[What the task requires] In the items from the line containing "How far from" down to the end of the items, change "black glove" to "dark glove" and rewrite those lines, leaving everything else as it stands.

[Data shown]

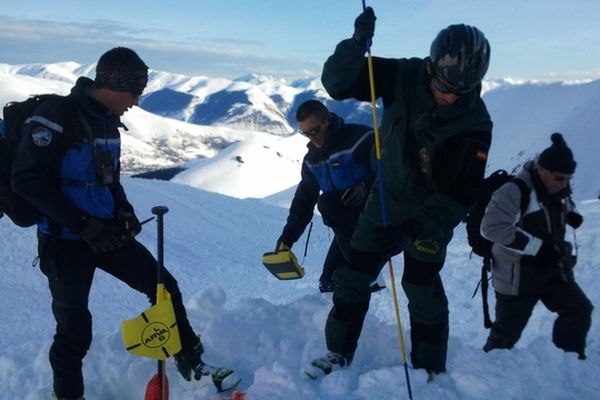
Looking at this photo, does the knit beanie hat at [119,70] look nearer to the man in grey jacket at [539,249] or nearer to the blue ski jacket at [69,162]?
the blue ski jacket at [69,162]

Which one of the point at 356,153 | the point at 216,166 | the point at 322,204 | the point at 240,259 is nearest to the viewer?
the point at 356,153

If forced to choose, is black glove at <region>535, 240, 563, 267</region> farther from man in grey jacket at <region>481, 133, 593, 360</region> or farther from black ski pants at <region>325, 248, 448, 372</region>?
black ski pants at <region>325, 248, 448, 372</region>

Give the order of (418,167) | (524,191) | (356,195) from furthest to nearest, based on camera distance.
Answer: (356,195)
(524,191)
(418,167)

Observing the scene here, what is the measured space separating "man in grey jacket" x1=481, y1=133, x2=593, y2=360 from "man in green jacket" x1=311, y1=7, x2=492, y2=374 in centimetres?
111

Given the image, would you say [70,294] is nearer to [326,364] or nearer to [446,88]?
[326,364]

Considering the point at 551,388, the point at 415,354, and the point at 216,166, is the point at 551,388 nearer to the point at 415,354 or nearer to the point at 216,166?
the point at 415,354

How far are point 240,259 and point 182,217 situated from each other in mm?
3139

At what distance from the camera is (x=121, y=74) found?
148 inches

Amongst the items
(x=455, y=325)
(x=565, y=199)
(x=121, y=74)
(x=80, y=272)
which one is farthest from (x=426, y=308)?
(x=455, y=325)

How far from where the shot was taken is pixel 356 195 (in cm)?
543

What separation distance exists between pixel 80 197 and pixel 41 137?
→ 49cm

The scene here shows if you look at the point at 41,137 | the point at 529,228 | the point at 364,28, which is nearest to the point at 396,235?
the point at 364,28

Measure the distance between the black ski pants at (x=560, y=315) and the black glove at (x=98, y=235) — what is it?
365 centimetres

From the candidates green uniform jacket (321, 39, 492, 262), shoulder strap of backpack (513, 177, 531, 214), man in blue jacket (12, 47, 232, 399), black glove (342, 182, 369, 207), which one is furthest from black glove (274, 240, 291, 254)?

[Exercise answer]
How far from where the shot was taken is pixel 356 195 (in cm)?
543

What separation distance exists between pixel 80 197 and pixel 41 137?
→ 49cm

The scene here shows if you look at the point at 41,137 | the point at 529,228 | the point at 364,28, which is nearest to the point at 396,235?
the point at 364,28

Measure the distance between the black ski pants at (x=560, y=315) and the dark glove at (x=98, y=235) — what is it?
365 centimetres

From the candidates green uniform jacket (321, 39, 492, 262), shoulder strap of backpack (513, 177, 531, 214), man in blue jacket (12, 47, 232, 399), dark glove (342, 182, 369, 207), which one is furthest from dark glove (274, 240, 291, 254)?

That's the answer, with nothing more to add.